**TEXT BLOCK**
After K convolution operations, information from the Kth neighbors will be propagated to each atom, resulting in an embedding \({\boldsymbol{v}}_i^{(K)}\) that encodes its local environment.

Fig. 1
figure 1

Illustration of the graph dynamical networks architecture. The MD trajectories are represented by a series of graphs dynamically constructed at each time step. The red nodes denote the target atoms whose dynamics we are interested in, and the blue nodes denote the rest of the atoms. The graphs are input to the same graph convolutional neural network to learn an embedding \({\boldsymbol{v}}_i^{(K)}\) for each atom that represents its local configuration. The embeddings of the target atoms at t and t + τ are merged to compute a VAMP loss that minimizes the errors in Eq. (2)

To learn a feature map function for the target atoms whose dynamics we want to model, we focus on the embeddings learned for these atoms. Assume that there are n sets of target atoms each made up with k atoms in the material system. For instance, in a system of 10 water molecules, n = 10 and k = 3. We use the label v[l,m] to denote the mth atom in the lth set of target atoms. With a pooling function18, we can get an overall embedding v[l] for each set of target atoms to represent its local configuration,

$${\boldsymbol{v}}_{[l]} = {\mathrm{Pool}}({\boldsymbol{v}}_{[l,0]},{\boldsymbol{v}}_{[l,1]}, \ldots ,{\boldsymbol{v}}_{[l,k]}).$$

Finally, we build a shared two-layer fully connected neural network with an output layer using a Softmax activation function to map the embeddings v[l] to a feature space \(\widetilde {\boldsymbol{v}}_{[l]}\) with a pre-determined dimension. This is the feature space described in Eq. (2), and we can select an appropriate dimension to capture the important dynamics in the material system. The Softmax function used here allows us to interpret the feature space as a probability over several states13. Below, we will use the term “number of states” and “dimension of feature space” interchangeably.

**DATASET EXCERPTS**
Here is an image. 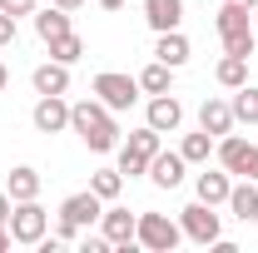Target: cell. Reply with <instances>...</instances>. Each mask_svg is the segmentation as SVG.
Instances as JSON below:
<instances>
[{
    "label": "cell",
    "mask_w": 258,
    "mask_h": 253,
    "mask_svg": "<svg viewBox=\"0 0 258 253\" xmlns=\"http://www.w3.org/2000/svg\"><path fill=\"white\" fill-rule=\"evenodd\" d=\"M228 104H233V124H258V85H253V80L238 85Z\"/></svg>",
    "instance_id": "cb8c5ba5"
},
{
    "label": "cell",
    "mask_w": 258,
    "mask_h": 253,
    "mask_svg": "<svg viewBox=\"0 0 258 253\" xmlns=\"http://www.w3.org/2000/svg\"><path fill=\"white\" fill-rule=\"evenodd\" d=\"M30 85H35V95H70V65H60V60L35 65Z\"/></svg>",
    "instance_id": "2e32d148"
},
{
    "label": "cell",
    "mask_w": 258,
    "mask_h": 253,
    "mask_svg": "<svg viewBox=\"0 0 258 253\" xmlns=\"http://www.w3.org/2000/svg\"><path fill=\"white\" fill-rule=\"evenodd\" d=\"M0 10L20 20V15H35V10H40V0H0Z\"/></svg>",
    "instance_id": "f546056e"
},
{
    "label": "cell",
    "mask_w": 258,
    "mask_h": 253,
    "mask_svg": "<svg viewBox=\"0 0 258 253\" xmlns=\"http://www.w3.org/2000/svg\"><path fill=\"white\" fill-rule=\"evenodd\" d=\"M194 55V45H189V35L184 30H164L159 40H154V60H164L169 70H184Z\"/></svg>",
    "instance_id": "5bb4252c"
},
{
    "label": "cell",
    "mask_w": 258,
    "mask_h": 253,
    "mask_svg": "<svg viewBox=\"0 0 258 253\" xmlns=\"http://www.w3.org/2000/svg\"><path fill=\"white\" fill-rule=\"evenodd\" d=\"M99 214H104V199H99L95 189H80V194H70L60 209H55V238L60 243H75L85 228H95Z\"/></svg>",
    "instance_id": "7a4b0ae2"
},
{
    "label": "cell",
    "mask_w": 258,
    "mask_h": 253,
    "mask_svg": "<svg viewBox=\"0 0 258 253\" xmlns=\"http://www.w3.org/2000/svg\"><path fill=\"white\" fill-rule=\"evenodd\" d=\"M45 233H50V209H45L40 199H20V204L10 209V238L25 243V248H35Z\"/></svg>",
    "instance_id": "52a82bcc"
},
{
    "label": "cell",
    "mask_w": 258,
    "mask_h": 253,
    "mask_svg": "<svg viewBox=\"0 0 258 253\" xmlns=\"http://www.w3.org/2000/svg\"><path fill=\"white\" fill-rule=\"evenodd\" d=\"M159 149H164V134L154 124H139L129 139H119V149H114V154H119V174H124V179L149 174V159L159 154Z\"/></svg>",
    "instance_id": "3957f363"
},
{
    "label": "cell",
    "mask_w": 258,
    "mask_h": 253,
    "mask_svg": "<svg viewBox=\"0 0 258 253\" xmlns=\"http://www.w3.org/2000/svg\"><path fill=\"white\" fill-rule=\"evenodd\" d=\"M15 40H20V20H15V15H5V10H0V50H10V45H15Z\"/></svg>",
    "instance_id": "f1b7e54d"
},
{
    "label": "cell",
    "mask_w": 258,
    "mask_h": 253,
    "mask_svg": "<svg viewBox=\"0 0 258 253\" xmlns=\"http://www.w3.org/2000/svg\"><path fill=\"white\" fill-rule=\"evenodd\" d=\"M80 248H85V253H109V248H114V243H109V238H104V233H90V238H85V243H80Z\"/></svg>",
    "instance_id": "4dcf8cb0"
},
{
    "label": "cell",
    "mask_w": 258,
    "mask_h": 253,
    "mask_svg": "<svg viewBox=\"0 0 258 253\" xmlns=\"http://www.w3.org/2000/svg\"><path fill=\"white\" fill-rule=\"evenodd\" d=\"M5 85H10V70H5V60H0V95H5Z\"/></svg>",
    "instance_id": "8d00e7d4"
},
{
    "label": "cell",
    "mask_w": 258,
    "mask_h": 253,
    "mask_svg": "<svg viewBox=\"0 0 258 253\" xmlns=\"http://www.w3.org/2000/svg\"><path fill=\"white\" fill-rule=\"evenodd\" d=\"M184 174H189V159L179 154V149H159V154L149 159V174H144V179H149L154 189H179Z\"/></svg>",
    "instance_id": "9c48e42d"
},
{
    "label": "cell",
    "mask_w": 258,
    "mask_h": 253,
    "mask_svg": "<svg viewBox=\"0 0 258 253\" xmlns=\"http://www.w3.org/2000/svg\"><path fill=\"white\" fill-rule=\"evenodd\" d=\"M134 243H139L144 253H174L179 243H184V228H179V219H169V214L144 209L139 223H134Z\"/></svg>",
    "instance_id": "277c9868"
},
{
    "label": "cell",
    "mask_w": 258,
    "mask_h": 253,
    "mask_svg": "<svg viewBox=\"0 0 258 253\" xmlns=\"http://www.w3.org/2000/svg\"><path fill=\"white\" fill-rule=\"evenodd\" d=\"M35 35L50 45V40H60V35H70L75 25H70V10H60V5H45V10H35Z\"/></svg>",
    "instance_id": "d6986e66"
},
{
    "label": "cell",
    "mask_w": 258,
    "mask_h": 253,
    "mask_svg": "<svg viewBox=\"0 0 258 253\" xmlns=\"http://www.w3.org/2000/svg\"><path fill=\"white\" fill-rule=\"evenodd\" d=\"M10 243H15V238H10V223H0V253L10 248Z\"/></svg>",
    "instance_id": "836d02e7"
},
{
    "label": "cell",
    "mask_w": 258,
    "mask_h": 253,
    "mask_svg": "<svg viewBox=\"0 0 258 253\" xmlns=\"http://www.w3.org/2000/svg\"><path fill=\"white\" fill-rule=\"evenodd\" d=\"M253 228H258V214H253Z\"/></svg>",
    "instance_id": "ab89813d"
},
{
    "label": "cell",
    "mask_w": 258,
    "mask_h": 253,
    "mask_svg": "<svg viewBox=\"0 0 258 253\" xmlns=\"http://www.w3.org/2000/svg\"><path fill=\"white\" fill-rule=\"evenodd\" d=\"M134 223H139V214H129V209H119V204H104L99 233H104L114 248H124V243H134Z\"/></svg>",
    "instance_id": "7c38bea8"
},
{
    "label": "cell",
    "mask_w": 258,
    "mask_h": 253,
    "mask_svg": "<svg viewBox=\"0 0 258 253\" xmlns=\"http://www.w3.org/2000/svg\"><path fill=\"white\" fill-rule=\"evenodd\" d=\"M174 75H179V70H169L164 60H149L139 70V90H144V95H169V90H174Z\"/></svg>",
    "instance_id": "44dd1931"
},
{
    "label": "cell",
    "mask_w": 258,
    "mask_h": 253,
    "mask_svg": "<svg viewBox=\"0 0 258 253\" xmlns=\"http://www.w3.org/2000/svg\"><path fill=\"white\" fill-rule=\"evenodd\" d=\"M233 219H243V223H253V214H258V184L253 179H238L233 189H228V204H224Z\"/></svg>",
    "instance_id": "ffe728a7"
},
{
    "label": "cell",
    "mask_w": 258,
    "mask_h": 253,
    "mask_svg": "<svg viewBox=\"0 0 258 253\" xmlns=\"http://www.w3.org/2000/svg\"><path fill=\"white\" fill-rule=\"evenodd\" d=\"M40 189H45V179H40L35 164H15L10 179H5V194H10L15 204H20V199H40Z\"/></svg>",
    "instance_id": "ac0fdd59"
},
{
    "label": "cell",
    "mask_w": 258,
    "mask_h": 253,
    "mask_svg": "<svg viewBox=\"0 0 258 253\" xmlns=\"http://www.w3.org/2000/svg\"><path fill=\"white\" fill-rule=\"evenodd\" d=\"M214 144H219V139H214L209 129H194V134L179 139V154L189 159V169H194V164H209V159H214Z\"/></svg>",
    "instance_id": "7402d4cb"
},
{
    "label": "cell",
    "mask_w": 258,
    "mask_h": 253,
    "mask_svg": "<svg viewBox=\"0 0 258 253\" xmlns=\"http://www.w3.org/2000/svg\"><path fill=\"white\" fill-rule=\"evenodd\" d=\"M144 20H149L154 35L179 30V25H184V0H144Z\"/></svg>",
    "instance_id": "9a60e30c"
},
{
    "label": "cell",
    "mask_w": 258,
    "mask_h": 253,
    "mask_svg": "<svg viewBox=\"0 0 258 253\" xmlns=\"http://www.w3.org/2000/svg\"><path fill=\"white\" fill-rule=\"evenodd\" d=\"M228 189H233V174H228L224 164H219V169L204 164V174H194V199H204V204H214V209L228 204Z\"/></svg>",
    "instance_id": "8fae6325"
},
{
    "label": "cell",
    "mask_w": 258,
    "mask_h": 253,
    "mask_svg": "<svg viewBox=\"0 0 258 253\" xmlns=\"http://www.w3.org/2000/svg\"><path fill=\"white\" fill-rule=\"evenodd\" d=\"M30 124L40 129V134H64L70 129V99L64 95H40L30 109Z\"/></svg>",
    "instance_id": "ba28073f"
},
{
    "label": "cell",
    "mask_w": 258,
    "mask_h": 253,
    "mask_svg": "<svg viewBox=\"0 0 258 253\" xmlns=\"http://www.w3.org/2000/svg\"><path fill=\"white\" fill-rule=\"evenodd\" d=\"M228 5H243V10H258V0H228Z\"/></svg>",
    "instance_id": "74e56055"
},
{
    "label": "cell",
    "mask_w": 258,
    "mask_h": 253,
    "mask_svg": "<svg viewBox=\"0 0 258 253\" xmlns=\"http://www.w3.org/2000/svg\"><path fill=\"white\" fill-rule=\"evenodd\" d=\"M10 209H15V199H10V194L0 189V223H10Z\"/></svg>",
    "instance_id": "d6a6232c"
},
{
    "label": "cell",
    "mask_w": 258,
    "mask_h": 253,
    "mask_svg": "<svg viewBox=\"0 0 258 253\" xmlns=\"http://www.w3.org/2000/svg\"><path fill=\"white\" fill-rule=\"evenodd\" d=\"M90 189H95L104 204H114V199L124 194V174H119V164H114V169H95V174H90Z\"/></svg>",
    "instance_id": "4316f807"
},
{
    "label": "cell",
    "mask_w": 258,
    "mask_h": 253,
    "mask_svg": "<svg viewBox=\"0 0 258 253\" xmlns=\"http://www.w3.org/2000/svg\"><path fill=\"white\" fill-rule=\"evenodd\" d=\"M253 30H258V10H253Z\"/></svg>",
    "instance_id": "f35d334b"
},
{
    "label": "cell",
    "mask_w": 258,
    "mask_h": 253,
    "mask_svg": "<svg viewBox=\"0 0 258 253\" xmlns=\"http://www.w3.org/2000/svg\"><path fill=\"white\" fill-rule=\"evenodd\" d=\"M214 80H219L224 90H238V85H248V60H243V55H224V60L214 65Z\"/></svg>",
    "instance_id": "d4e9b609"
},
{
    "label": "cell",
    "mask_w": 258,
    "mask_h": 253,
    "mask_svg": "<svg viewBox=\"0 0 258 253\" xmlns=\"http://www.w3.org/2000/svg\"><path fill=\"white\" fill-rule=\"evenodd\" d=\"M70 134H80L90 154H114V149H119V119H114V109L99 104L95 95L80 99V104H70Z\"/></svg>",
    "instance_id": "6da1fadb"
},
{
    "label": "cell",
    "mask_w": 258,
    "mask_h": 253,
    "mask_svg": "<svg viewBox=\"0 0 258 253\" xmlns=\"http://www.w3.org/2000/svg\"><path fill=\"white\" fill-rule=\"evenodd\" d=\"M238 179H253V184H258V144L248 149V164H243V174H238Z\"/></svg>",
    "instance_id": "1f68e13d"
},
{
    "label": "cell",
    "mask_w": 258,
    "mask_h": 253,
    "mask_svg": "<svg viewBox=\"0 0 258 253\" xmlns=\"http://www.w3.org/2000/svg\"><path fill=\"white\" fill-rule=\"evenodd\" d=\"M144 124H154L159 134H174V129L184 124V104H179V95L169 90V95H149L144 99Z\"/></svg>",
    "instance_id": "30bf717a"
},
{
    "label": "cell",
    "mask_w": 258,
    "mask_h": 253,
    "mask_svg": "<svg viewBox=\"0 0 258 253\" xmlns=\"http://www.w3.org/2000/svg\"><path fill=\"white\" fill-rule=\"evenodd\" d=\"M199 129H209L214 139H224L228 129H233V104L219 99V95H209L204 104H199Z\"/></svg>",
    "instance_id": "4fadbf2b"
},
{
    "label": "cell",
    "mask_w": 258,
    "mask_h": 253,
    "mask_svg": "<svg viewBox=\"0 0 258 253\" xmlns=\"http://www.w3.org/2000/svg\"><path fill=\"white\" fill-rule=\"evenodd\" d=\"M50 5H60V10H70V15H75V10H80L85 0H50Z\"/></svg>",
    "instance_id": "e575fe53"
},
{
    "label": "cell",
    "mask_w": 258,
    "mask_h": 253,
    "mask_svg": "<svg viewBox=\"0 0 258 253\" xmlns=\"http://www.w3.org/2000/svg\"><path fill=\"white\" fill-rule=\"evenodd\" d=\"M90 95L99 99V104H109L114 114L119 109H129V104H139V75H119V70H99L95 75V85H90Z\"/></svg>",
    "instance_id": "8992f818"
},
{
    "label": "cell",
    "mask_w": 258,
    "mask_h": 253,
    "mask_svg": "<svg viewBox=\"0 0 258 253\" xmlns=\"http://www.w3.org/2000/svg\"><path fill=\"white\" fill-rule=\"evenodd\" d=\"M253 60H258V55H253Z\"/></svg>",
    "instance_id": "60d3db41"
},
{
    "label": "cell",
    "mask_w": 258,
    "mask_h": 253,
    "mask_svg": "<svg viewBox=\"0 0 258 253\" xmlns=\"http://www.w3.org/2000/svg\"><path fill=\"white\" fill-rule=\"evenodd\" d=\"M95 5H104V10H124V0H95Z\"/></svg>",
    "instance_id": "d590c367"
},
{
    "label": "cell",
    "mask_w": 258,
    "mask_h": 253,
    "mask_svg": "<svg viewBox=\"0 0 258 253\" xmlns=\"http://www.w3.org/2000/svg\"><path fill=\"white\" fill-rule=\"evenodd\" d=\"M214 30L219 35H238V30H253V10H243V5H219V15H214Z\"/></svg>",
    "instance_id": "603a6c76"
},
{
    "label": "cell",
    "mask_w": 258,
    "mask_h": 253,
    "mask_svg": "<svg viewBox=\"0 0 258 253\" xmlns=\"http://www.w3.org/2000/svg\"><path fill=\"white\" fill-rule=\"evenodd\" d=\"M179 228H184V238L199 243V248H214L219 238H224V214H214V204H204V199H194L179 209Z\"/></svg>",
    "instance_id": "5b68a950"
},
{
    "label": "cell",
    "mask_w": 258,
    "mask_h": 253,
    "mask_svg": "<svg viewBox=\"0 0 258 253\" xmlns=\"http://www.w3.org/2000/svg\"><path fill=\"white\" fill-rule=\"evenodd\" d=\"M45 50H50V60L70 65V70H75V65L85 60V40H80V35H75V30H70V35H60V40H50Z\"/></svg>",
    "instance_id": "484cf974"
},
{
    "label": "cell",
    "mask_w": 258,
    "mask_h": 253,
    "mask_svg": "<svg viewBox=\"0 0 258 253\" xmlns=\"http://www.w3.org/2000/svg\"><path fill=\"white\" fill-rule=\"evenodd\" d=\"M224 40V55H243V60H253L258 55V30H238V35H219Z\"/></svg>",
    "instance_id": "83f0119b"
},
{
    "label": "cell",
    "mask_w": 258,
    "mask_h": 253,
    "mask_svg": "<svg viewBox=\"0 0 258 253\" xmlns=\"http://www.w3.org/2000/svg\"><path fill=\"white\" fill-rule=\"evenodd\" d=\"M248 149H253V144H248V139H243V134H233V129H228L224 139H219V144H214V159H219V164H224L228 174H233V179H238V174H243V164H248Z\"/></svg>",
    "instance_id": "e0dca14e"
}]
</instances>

* * *

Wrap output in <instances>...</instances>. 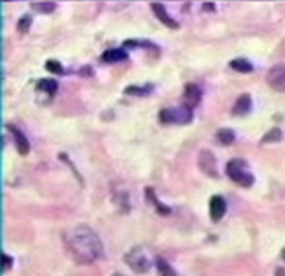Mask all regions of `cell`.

**YOUR GOAL**
Update the graph dynamical networks text from the passage that begins at "Illustration of the" and stops after "errors in Eq. (2)", with "blue nodes" changed to "gray nodes". Rely only on the graph dynamical networks text for this.

**FINAL RESULT**
Illustration of the graph dynamical networks architecture. The MD trajectories are represented by a series of graphs dynamically constructed at each time step. The red nodes denote the target atoms whose dynamics we are interested in, and the gray nodes denote the rest of the atoms. The graphs are input to the same graph convolutional neural network to learn an embedding \({\boldsymbol{v}}_i^{(K)}\) for each atom that represents its local configuration. The embeddings of the target atoms at t and t + τ are merged to compute a VAMP loss that minimizes the errors in Eq. (2)